===== TEXT EXCERPT

Vix challenged by new volatility index

For 20 years, Chicago-based CBOE has marketed the Vix as the only volatility measure investors need. Across town, a tiny upstart is challenging this. Will its new index win over the world’s biggest banks? Yakob Peterseil reports

storms

There is a bewildering array of volatility-linked products in existence, but virtually all of them have one thing in common: they are based on the Vix. Developed 20 years ago, the Vix index, known as the "investor fear gauge", measures investors' expectations of what stock market volatility will be in the near term. Not only is it the only volatility measure routinely quoted on the evening news, the Vix enjoys an effective monopoly on exchange-traded funds (ETFs) and exchange-traded notes (ETNs), finding its way into nearly every product out there. Some market participants are now trying to chip away at that.

Nations, a Chicago-based index provider, is rolling out options on a new index called VolDex, which it says gives a "purer" measure of implied volatility. "The volatility space needs more than just one player," says Scott Nations, the company's co-founder and president. VolDex uses fewer inputs than the Vix, which the company argues makes it friendlier for derivatives products. Nations' application to list options on VolDex has just wrapped up the public comment period, and the company says it is busy evaluating futures partners. The goal, says Nations, is to convince sponsors of ETFs and ETNs to use VolDex in their products.

The Chicago Board Options Exchange (CBOE) has taken notice. Unsurprisingly, the market leader is protecting its turf. CBOE, which developed the Vix, filed a comment letter with the US Securities and Exchange Commission in August arguing that Nations' application to list options on VolDex should be denied. Its position is that the application misstates certain technical details about the index. CBOE did not respond to a request for comment.

==========
===== DATA SECTION

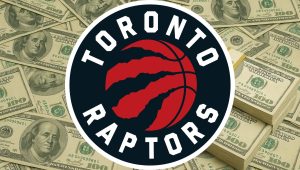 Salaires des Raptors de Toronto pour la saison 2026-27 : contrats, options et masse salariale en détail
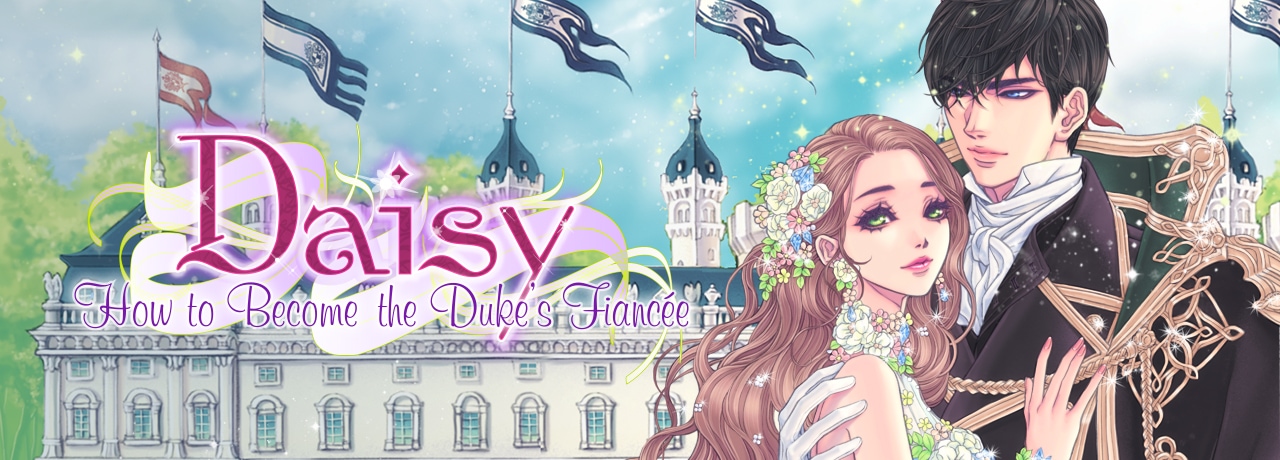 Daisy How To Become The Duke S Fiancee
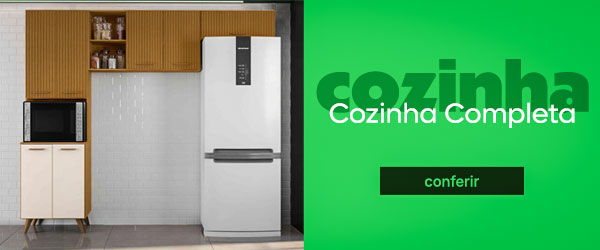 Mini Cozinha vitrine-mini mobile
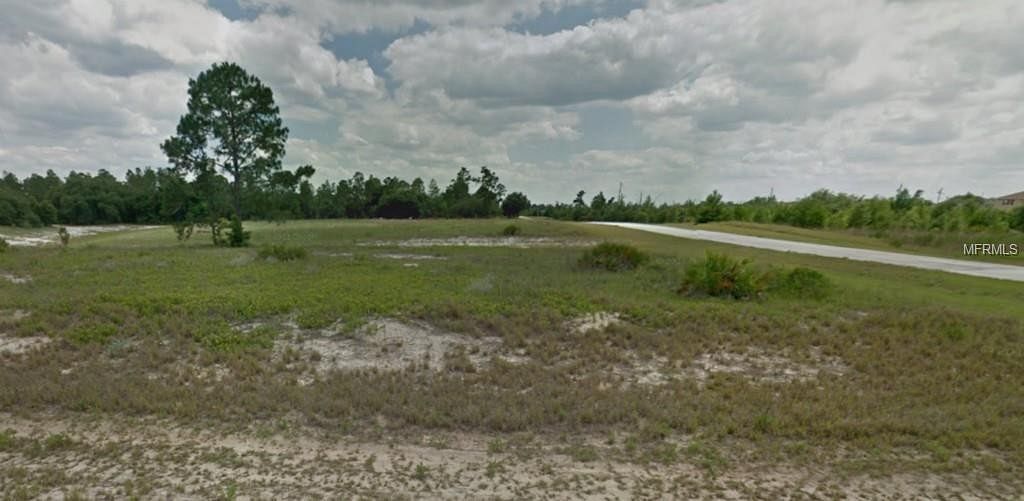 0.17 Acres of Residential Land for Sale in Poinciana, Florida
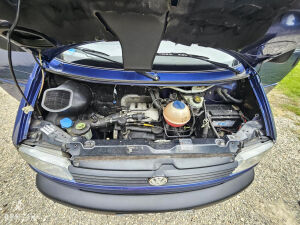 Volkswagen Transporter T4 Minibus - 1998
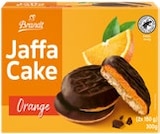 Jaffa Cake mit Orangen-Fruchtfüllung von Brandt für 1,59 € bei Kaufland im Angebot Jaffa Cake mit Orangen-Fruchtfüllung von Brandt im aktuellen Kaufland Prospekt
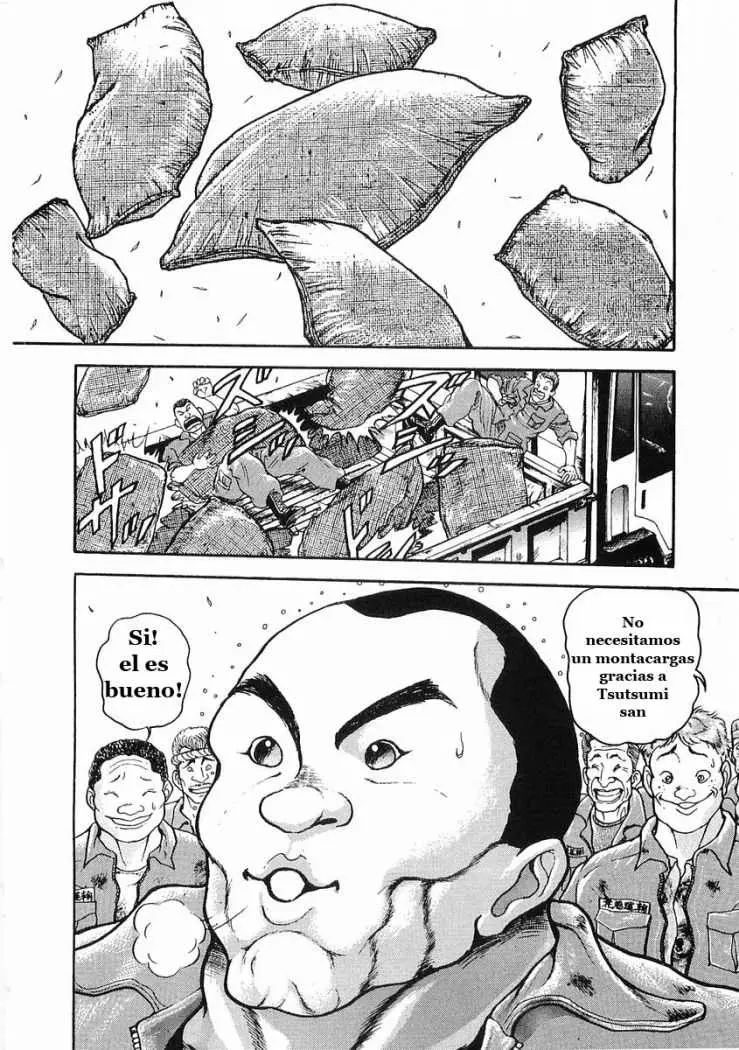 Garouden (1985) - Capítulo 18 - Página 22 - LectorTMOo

==========

**REQUIRED ACTION 1**
From the volatility index article, extract everything from "Nations, a Chicago-based" down to "in their products.".
**REQUIRED ACTION 2**
According to the volatility index article, in what month did CBOE file its comment letter with the US Securities and Exchange Commission?

**ANSWER BOX 1**
Nations, a Chicago-based index provider, is rolling out options on a new index called VolDex, which it says gives a "purer" measure of implied volatility. "The volatility space needs more than just one player," says Scott Nations, the company's co-founder and president. VolDex uses fewer inputs than the Vix, which the company argues makes it friendlier for derivatives products. Nations' application to list options on VolDex has just wrapped up the public comment period, and the company says it is busy evaluating futures partners. The goal, says Nations, is to convince sponsors of ETFs and ETNs to use VolDex in their products.

**ANSWER BOX 2**
August